Information given:

-.-.-

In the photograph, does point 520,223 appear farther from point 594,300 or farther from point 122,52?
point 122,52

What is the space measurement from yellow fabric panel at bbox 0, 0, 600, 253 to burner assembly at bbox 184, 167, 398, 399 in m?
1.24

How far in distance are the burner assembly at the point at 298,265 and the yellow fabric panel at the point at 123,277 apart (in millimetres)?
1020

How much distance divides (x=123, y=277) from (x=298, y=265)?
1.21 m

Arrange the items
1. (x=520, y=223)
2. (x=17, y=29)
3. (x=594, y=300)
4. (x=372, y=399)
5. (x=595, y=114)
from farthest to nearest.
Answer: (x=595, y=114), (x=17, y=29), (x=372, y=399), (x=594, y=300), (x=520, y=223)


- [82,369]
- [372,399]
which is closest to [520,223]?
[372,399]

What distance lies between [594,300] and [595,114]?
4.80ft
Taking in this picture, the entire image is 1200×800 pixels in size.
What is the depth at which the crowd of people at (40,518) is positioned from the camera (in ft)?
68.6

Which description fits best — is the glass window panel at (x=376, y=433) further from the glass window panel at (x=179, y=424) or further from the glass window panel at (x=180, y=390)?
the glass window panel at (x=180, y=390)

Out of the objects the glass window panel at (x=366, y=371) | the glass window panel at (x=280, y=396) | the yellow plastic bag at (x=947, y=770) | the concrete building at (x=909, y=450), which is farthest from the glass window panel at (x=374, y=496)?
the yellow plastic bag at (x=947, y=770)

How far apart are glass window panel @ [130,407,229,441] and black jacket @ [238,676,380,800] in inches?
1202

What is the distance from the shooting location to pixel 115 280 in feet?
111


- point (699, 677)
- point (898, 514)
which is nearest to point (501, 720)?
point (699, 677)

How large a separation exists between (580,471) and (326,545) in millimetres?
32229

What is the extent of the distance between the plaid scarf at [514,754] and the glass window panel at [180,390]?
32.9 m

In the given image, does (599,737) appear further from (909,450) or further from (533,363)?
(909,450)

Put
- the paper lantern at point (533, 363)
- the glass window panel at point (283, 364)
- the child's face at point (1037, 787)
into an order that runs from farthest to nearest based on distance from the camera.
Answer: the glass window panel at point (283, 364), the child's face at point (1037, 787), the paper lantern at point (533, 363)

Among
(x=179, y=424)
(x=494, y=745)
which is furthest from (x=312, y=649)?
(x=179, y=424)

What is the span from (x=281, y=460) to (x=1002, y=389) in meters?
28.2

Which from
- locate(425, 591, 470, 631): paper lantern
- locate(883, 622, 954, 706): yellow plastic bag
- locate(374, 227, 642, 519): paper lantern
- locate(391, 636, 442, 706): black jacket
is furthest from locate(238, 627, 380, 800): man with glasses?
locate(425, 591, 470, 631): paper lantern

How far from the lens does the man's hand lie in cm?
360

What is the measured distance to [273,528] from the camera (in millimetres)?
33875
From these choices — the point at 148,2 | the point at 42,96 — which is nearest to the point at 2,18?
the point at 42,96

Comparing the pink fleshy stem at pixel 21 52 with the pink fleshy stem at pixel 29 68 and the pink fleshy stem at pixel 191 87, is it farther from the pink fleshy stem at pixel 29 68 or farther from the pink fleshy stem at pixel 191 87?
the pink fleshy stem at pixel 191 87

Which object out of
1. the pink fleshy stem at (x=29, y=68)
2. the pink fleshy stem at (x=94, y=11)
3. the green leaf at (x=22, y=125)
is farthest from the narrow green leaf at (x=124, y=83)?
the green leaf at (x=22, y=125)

-.-.-

Set problem:
Copy the listing above word for word, including every line.

Answer:
In the photograph, does point 520,223 appear farther from point 594,300 or farther from point 122,52?
point 122,52

What is the space measurement from yellow fabric panel at bbox 0, 0, 600, 253 to burner assembly at bbox 184, 167, 398, 399 in m?
1.24

How far in distance are the burner assembly at the point at 298,265 and the yellow fabric panel at the point at 123,277 apart (in millimetres)?
1020

How much distance divides (x=123, y=277) from (x=298, y=265)?
1.21 m

Arrange the items
1. (x=520, y=223)
2. (x=17, y=29)
3. (x=594, y=300)
4. (x=372, y=399)
5. (x=595, y=114)
from farthest to nearest.
Answer: (x=595, y=114), (x=17, y=29), (x=372, y=399), (x=594, y=300), (x=520, y=223)


- [82,369]
- [372,399]
which is closest to [520,223]?
[372,399]

What distance lies between [594,300] and [595,114]?
4.80ft
Taking in this picture, the entire image is 1200×800 pixels in size.
What is the depth at which the crowd of people at (40,518) is positioned from the camera (in ft)?
68.6

Which description fits best — is the glass window panel at (x=376, y=433) further from the glass window panel at (x=179, y=424) or further from the glass window panel at (x=180, y=390)?
the glass window panel at (x=180, y=390)

Out of the objects the glass window panel at (x=366, y=371) | the glass window panel at (x=280, y=396) | the yellow plastic bag at (x=947, y=770) | the concrete building at (x=909, y=450), which is farthest from the glass window panel at (x=374, y=496)?
the yellow plastic bag at (x=947, y=770)

How far apart are glass window panel @ [130,407,229,441] and black jacket @ [238,676,380,800] in inches?
1202

What is the distance from the shooting location to pixel 115 280 in feet?
111


- point (699, 677)
- point (898, 514)
which is nearest to point (501, 720)?
point (699, 677)

How large a separation exists between (580,471) and (326,545) in millimetres?
32229

What is the extent of the distance between the plaid scarf at [514,754] and the glass window panel at [180,390]?
32.9 m

In the given image, does (599,737) appear further from (909,450) or further from (533,363)?
(909,450)

Put
- the paper lantern at point (533, 363)
- the glass window panel at point (283, 364)
- the child's face at point (1037, 787)
into an order that runs from farthest to nearest based on distance from the camera.
Answer: the glass window panel at point (283, 364), the child's face at point (1037, 787), the paper lantern at point (533, 363)

Among
(x=179, y=424)
(x=494, y=745)
which is furthest from (x=312, y=649)?
(x=179, y=424)

What is the span from (x=281, y=460) to (x=1002, y=389) in meters?
28.2

Which from
- locate(425, 591, 470, 631): paper lantern
- locate(883, 622, 954, 706): yellow plastic bag
- locate(374, 227, 642, 519): paper lantern
- locate(391, 636, 442, 706): black jacket
is furthest from locate(238, 627, 380, 800): man with glasses?
locate(425, 591, 470, 631): paper lantern

How far from the lens does the man's hand lie in cm?
360

What is the measured distance to [273,528] from the camera (in millimetres)?
33875
From these choices — the point at 148,2 | the point at 42,96 — which is nearest to the point at 2,18?
the point at 42,96

Comparing the pink fleshy stem at pixel 21 52 with the pink fleshy stem at pixel 29 68 and the pink fleshy stem at pixel 191 87, is it farther from the pink fleshy stem at pixel 29 68 or farther from the pink fleshy stem at pixel 191 87?
the pink fleshy stem at pixel 191 87

Which object out of
1. the pink fleshy stem at (x=29, y=68)
2. the pink fleshy stem at (x=94, y=11)
3. the green leaf at (x=22, y=125)
is farthest from the narrow green leaf at (x=124, y=83)?
the green leaf at (x=22, y=125)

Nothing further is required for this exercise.